As farmers and ranchers in the U.S. and abroad experience the reality of more extreme and unpredictable weather, soil carbon sequestration is catching national and international attention as a means of climate change mitigation and adaptation. California is poised to lead the way with its soon-to-be-launched Healthy Soils Incentives Program, the nation’s first program to directly incentivize farmers for adopting practices that improve soil health, sequester carbon and reduce greenhouse gas emissions overall.
According to the California Department of Food and Agriculture’s (CDFA) most recent proposed Healthy Soils program framework, farmers and ranchers will be eligible to apply for up to $50,000 to defray the costs of adopting healthy soils practices (pictured below) over the course of three years.
The Environmental Farming Act Science Advisory Panel (SAP) – the body responsible for advising CDFA in the design of the program – met last week to review the latest proposed framework. CDFA expects to release applications for the program sometime in July.
The proposed framework discussed at last week’s meeting contained significantly more details than we have previously seen. A number of important program changes were put forward. We support CDFA’s proposal to accept the Natural Resource Conservation Service (NRCS) Environmental Quality Incentive Program’s (EQIP) awards as matching funds, which will leverage the federal agency’s popular technical assistance and conservation cost-share program to extend the impact of the program. We applaud CDFA’s commitment to providing technical assistance to growers, which will be critical to ensuring limited-resource farmers can successfully apply for the program. We also support their decision to award extra points in their scoring criteria for adopting more than one practice, as we know that “stacking” soil health practices often has synergistic outcomes.

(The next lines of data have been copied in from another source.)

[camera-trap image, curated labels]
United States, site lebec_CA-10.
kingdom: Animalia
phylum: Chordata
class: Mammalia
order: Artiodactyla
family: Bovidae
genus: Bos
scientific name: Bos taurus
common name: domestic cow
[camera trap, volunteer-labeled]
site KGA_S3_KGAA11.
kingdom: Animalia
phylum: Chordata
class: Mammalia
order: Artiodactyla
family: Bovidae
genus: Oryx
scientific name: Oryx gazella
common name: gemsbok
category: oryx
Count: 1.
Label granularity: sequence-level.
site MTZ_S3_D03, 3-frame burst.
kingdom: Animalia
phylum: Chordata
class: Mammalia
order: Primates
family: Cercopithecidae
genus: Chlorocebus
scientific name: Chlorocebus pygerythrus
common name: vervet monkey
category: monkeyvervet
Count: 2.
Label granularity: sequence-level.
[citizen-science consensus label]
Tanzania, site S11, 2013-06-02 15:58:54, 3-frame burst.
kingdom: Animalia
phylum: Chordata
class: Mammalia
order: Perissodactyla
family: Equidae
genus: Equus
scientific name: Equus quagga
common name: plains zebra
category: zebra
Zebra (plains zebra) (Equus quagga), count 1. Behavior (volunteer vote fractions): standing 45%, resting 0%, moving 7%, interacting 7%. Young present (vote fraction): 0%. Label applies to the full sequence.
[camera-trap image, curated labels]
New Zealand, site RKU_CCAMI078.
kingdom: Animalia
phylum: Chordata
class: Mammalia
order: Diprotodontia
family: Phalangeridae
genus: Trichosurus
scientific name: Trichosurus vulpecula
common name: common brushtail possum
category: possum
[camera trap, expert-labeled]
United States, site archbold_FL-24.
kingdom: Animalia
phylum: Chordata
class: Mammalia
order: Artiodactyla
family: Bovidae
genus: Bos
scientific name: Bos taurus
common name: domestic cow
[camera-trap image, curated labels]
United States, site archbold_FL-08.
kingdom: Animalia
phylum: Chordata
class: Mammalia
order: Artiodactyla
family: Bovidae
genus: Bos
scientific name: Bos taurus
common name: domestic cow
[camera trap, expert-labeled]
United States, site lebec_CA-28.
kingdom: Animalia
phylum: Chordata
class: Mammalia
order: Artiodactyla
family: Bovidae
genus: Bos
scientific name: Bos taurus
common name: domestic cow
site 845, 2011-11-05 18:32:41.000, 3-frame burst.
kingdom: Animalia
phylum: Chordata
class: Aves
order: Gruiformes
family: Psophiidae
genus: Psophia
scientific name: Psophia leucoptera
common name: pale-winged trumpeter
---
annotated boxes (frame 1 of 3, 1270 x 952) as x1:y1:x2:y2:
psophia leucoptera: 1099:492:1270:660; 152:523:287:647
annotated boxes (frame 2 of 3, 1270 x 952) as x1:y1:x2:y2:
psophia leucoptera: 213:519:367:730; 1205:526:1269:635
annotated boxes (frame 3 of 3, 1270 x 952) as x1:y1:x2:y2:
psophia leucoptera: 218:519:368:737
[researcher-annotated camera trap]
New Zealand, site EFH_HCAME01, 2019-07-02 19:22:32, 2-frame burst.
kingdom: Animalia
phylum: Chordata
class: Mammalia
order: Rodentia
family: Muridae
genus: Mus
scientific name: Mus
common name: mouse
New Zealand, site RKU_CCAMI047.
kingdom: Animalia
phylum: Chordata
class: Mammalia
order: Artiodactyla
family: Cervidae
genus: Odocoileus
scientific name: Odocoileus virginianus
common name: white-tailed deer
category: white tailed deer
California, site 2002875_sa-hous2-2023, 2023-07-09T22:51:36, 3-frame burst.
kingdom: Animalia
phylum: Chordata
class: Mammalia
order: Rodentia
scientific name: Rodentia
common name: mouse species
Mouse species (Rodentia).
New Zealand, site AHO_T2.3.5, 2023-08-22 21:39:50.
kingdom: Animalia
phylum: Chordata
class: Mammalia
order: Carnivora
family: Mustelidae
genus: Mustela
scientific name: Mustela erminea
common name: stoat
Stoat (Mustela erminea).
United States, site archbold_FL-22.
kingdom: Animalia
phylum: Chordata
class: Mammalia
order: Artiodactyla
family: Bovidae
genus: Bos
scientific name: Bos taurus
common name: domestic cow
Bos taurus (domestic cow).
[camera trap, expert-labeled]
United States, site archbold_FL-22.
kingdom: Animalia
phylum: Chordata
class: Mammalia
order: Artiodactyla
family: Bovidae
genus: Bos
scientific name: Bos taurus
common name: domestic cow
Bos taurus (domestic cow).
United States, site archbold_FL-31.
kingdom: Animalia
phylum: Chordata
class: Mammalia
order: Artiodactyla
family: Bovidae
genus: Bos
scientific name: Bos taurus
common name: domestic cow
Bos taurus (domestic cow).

However, some proposed program details raised significant concerns, many of which were shared by EFA SAP members and CalCAN partners. In response to these concerns, CDFA agreed to release the program’s draft request for proposal (RFP) for public comment and subsequent revision before officially launching the program.
We greatly appreciate CDFA taking this step and giving Healthy Soils stakeholders a chance to provide feedback on the more detailed program framework before its inaugural RFP officially goes out. Below, we outline our recommendations for the proposed program framework.
Incentives Projects
Allow on-farm compost to be eligible for compost application
- On-farm compost is more cost-effective than purchased compost.
- On-farm compost is already regulated under federal law and coming under new state regulations.
Clarify how payments and payment timelines will work for different practices, as well as how that will affect the 3rd year matching fund requirement
- Some practices require similar annual costs (e.g. compost application), while others require higher initial costs and subsequently lower maintenance costs (e.g. hedgerows).
Eliminate the requirement for applicants to apply for at least one of the “cropland and rangeland soil management practices”
- All of the eligible incentive practices improve soil health and reduce GHGs.
- Many operations, especially organic agriculture operations, already utilize many of the “cropland and rangeland soil management practices,” and may only be eligible to apply for the herbaceous and woody cover practices. This limitation of the program could keep innovative farmers and ranchers unnecessarily out of the program.
Simplify the application for applicant feasibility
- To the extent possible, convert the proposed narrative questions into checkboxes and bullet points, and clarify the remaining narrative questions to make it clear what CDFA is looking for in responses.
Require soil tests from award recipients, not applicants
- Soil tests require labor, money, and time to complete, which make them unreasonable to require in a short application window; instead, require them to be completed within a certain timeframe after awards are announced.
Reward applicants for conservation plans and matching funds, but not so much that it creates a structural disadvantage to limited-resource and small-scale farmers
- Conservation plans and matching funds will extend the impact of the program, but the reality is that few farmers currently have them. Those that do and/or can acquire them within a short application period will tend to be larger-scale farms with more resources. The reward for conservation plans and matching funds can increase over time.
- Limit extra points for conservation plans to no more than 5 points.
Demonstration Projects
Shift the demonstration program back to its intended goal of expanding the impact and adoption of Healthy Soils practices
- The primary intent of demonstration projects is to demonstrate the efficacy and practical considerations of adopting new practices to fellow farmers and ranchers; scoring criteria should reflect that intent.
- Eliminate the requirement for GHG flux monitoring and focus scoring criteria on outreach and education outcomes, including demonstrating farmer and rancher adoption of healthy soils practices.
- The quantification methodology from Air Resources Board (ARB) is sufficient to meet the requirements of Greenhouse Gas Reduction Fund dollars; limited program funds should not be used for unnecessary, expensive monitoring.
- Without this change, we run the risk of developing a program that results in neither the publication of peer-reviewed science (because the program is not set up to accomplish this) nor the achievement of its full potential in encouraging farmers to adopt new practices.